Last month, MLB announced one-year suspensions for Houston Astros manager A.J. Hinch and general manager Jeff Luhnow over their roles in an extensive sign-stealing scheme employed by the team during its run to the 2017 World Series title. (The Astros promptly fired both of them.) No Astros players were punished, even though the MLB investigation found that the sign-stealing scheme was “player-driven and player-executed.”
The Wall Street Journal reported on Friday, though, that Houston began cultivating a software system to steal signs, nicknamed “Codebreaker,” late in the 2016 season. Using an illegal center field camera, an Astros staffer would log the stolen signs into a spreadsheet, then run an algorithm to determine an opponent’s sequencing and what all the signs meant. Houston’s front office joked that the program came from the franchise’s “dark arts” department.
Luhnow was reportedly briefed on Codebreaker’s capabilities, but denied that he knew it was used illegally. MLB officials maintained they lacked sufficient proof to punish Luhnow for overseeing use of the software.

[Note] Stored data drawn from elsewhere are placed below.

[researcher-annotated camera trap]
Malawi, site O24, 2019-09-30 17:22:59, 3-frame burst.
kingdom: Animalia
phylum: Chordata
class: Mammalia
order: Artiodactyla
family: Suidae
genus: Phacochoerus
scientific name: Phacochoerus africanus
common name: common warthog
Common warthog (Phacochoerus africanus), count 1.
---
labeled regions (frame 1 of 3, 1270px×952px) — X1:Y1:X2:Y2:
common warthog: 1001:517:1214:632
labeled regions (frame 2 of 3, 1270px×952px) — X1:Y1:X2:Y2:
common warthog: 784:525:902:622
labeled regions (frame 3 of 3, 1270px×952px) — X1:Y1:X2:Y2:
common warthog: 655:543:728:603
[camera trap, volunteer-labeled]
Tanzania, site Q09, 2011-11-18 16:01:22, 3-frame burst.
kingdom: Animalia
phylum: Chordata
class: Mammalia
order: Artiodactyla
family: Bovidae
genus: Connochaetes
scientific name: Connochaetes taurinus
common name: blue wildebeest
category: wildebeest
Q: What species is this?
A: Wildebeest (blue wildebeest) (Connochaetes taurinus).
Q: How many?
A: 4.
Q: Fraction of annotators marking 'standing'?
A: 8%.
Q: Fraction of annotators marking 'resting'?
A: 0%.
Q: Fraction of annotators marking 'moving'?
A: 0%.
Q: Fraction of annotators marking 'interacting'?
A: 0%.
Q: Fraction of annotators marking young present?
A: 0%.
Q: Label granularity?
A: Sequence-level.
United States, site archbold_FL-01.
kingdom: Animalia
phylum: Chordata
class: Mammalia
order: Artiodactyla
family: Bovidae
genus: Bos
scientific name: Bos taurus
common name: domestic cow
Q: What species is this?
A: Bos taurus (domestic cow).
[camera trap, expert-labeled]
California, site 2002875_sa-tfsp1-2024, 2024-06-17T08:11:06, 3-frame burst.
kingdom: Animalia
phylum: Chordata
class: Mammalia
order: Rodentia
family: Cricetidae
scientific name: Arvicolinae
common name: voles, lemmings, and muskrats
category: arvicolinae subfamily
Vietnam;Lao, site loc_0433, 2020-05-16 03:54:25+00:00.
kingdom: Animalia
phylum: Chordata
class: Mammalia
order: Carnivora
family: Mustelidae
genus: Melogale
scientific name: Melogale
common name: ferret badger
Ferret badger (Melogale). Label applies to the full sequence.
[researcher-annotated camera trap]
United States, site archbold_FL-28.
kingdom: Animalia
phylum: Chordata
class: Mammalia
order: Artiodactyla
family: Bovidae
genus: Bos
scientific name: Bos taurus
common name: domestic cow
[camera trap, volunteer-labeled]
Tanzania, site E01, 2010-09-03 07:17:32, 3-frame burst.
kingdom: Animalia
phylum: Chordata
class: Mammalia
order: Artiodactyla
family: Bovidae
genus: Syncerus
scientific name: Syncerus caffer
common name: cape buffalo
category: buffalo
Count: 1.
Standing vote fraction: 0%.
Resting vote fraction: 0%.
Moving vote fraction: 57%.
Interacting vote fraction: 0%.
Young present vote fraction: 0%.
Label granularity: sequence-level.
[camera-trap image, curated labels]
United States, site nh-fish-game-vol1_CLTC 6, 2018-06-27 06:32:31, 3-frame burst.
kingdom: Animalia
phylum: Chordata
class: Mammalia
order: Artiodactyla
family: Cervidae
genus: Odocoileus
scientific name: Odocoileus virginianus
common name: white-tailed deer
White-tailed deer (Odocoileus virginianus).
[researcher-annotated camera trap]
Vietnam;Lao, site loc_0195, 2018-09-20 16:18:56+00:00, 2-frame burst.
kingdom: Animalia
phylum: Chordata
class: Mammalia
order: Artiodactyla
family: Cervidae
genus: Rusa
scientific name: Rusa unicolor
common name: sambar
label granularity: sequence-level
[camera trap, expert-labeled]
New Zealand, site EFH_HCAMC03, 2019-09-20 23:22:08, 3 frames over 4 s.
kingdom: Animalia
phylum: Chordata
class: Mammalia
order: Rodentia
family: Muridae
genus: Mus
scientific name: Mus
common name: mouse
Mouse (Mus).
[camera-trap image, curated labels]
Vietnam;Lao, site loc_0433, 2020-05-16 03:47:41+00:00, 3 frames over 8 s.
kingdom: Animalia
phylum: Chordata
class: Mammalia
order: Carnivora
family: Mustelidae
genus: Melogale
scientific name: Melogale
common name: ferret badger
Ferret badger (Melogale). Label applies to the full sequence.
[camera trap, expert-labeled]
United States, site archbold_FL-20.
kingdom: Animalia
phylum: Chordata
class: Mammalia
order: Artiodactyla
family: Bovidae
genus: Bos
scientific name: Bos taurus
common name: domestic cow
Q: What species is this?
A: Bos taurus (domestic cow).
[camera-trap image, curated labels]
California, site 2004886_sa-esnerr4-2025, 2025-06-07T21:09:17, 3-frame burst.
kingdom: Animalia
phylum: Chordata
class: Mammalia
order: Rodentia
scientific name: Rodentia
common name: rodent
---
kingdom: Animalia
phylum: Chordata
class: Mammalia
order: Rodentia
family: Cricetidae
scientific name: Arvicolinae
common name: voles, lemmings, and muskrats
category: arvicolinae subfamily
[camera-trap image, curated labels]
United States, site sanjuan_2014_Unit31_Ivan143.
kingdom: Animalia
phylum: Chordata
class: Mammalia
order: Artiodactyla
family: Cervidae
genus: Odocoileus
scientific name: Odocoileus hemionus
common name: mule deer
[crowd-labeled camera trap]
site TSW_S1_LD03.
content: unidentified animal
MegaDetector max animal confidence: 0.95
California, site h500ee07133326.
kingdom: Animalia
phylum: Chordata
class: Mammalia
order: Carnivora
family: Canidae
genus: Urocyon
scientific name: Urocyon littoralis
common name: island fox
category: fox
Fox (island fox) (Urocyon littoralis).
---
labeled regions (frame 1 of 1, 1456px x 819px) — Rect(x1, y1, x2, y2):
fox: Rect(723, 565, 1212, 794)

In 2018, Manfred reinstated Mejia, who in 2016 had tested positive for performance-enhancing drugs for a third time, triggering a lifetime ban. Manfred said Mejia “expressed regret for poor choices he made in the past and assured me that, if reinstated, he would adhere to the terms of the [drug] program going forward."
But in his petition, Rose also noted that he had “publicly and repeatedly expressed remorse for the consequences of his misconduct” and that his lifetime ban has become disproportionately stringent, in light of recent MLB rulings.
“A fair and rational assessment of threats to the integrity of the game and proportional penalties for those acts must consider the impacts of rules violations on the outcomes of actual games,” the petition notes. “By this measure, compared to the actions of Mr. Rose, many of the subsequent scandals occurring during the years in which he has been exiled equally, or perhaps even more so, undermine the integrity of baseball and the fairness of the game. Yet the penalty received by Mr. Rose for his actions has already been far more significant than any penalty received for violations in the years since.”